It may be excessive fees. Maybe it is poor customer service. Perhaps it is the need for better services, products, and features.
Whatever the reason, if you’re unhappy with your current bank, don’t be afraid to make a change. Your finances are an extremely important aspect of your life, and you need to be sure that the bank you are dealing with is helping you get the most out of your money.
Contrary to popular belief, changing banks is not difficult. There are, however, some steps you should take before making the switch. Follow these five steps to cover your bases and make the process run smoothly.
Step 1: Determine what is most important to you about a new banking partner
Why are you leaving your current bank in the first place? Identifying what is driving you to make that change helps ensure that you get what you want and need from your new financial institution. Ask yourself:
What monthly fees will I have to pay with this bank? Are they lower than what I am currently paying?
What features and benefits are available? Do they offer things like automatic bill payment and mobile check deposit?
Are the interest rates on savings better than what I have now?
Can I use online and mobile banking services? Do I also have easy access to in-person banking if I want?
What are the benefits that matter most to me? Does this bank offer them?
Answering these questions will help you find the bank that’s right for you.
Step 2: Open your new account
Now that you have defined what you are looking for and selected the right bank for you, you can begin the process of opening your new account. Whether you do it online or in person, opening a bank account usually requires the following information:
Date of Birth
Social Security number
Driver’s license or identification number
Opening an account also requires a minimum initial deposit.

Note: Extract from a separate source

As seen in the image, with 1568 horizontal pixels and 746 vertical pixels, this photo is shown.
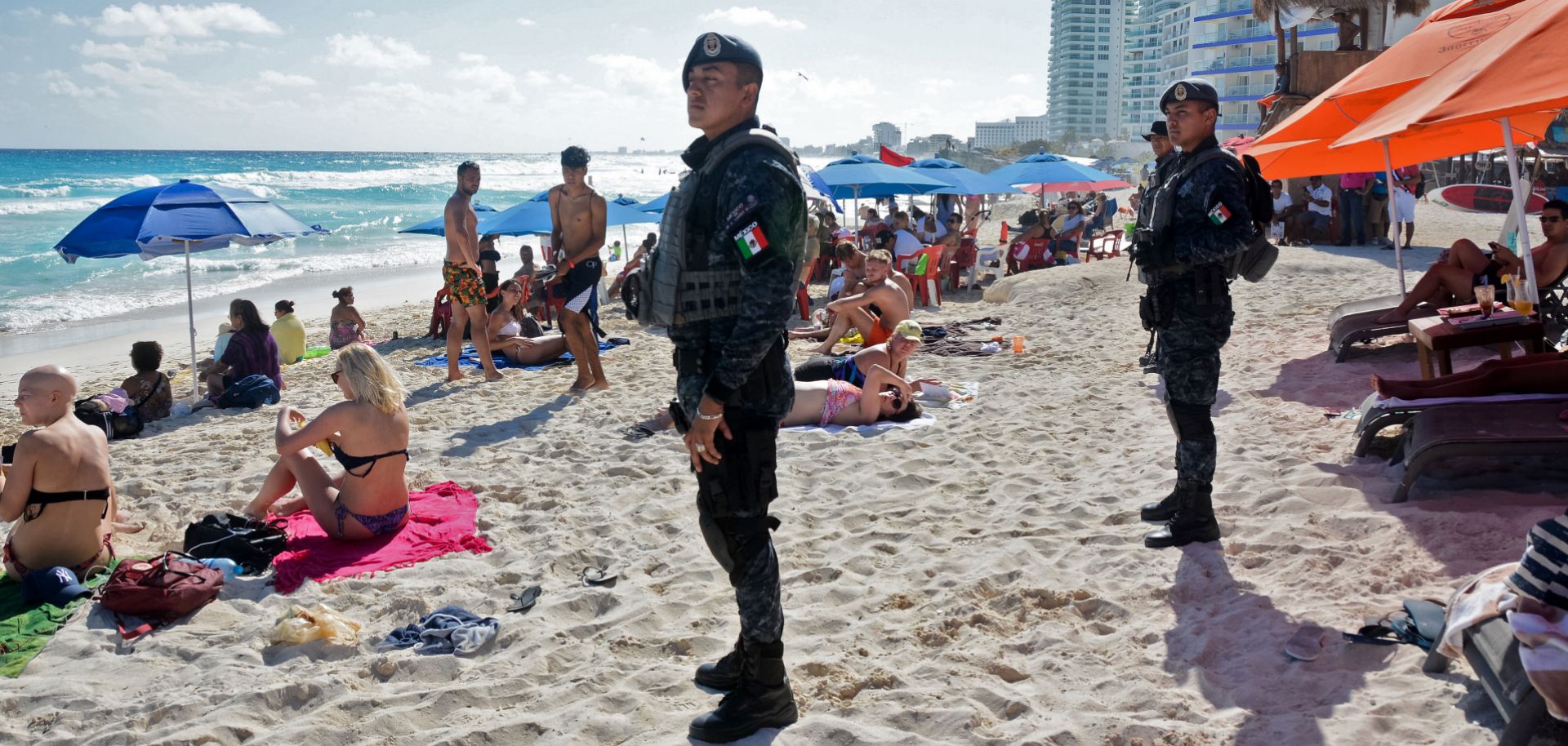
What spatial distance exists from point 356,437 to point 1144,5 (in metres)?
140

You can either transfer funds from your existing account using your account and routing numbers or use cash, leaving enough money in your old account to keep it open (we’ll get to that in a step). later).

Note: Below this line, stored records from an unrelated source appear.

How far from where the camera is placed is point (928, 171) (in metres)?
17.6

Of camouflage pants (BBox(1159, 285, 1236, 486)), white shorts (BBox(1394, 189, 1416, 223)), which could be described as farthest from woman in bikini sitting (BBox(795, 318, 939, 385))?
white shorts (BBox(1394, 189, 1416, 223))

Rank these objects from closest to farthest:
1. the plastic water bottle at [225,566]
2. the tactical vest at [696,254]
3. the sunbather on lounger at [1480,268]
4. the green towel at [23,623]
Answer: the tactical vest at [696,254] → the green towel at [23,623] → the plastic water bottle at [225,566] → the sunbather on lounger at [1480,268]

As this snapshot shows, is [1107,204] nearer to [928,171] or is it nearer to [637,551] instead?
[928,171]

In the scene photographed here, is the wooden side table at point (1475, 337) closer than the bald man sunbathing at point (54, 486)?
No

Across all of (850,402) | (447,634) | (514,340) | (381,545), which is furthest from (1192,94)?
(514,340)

Step 3: Make a list of automatic payments and deposits.
The most frequently cited barrier when it comes to switching banks is updating automatic payments and deposits. You can overcome this hurdle by making a list and going through each item with your new account and routing numbers in hand.

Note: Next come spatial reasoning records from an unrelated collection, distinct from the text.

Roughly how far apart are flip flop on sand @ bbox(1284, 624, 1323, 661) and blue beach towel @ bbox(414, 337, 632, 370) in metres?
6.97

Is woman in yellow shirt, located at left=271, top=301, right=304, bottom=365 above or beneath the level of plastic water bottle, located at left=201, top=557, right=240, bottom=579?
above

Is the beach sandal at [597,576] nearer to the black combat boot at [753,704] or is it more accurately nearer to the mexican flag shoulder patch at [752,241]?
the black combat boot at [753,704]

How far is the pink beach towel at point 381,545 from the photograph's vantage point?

Start by reviewing your most recent account statements for any withdrawals or automatic payments; Think about car payments, insurance, utility bills, gym memberships, streaming services, and any other recurring subscriptions. To move these automatic payments to your new account, contact the billers directly. Fortunately, many make it easy to switch online payment methods.
Next, consider other places your account can be linked online, such as PayPal, Venmo, and Apple Pay, and replace existing payment methods with new ones.
Then move the direct deposits to your new account. You can do this by contacting your employer or the agency responsible for your deposit. Pro tip: Don’t forget to ask when you can expect the change to happen! This is also the time to set up all recurring transfers, such as check deposits to savings, to occur between your new accounts.
Last but not least, write down any checks you have ever written or plan to issue and scheduled transfers to savings or investment accounts. You will have to wait for them to disappear before moving on to the next step.
Step 4: Gradually delete your old account
To account for anything you might have forgotten on the list you just created, avoid emptying and closing your old account right away. Leaving your old account open for at least a full billing cycle after moving to a new bank can help you spot any recurring payments or transactions you may have missed and ensure that your new automatic payments and withdrawals have been postponed.
As part of the phase-out process, stop issuing checks, making ATM withdrawals, and using your debit card at least two weeks before you consider closing your old account permanently. This will help prevent articles from being posted after your account is closed, which could result in fees or your account being unintentionally reopened.
Step 5: Close your old account
Now, it’s time to take one last look and make sure all of your old bank account has been wiped out. If you have no arrears or credit, go to your old bank and close your account. Pro tip: Call your old bank before making the trip to confirm any documents or ID you need to bring. Keep in mind that there may be a charge for closing your account.
If you are ready to change banks, be sure to carefully evaluate your banking options before choosing a new financial institution to do business with. Features, services and benefits aside, you deserve a bank that has your best interests at heart. As a local community bank, Wintrust believes in the ease of life. We care less about whether a service is profitable and more about whether it is useful to you. A true community bank means putting our customers first and offering those little services that make a big difference. Learn more about community banking with Wintrust here.
Wintrust Financial Corporation published this content on September 16, 2021 and is solely responsible for the information it contains. Distributed by Public, unedited and unmodified, on September 18, 2021 01:01:01 PM UTC.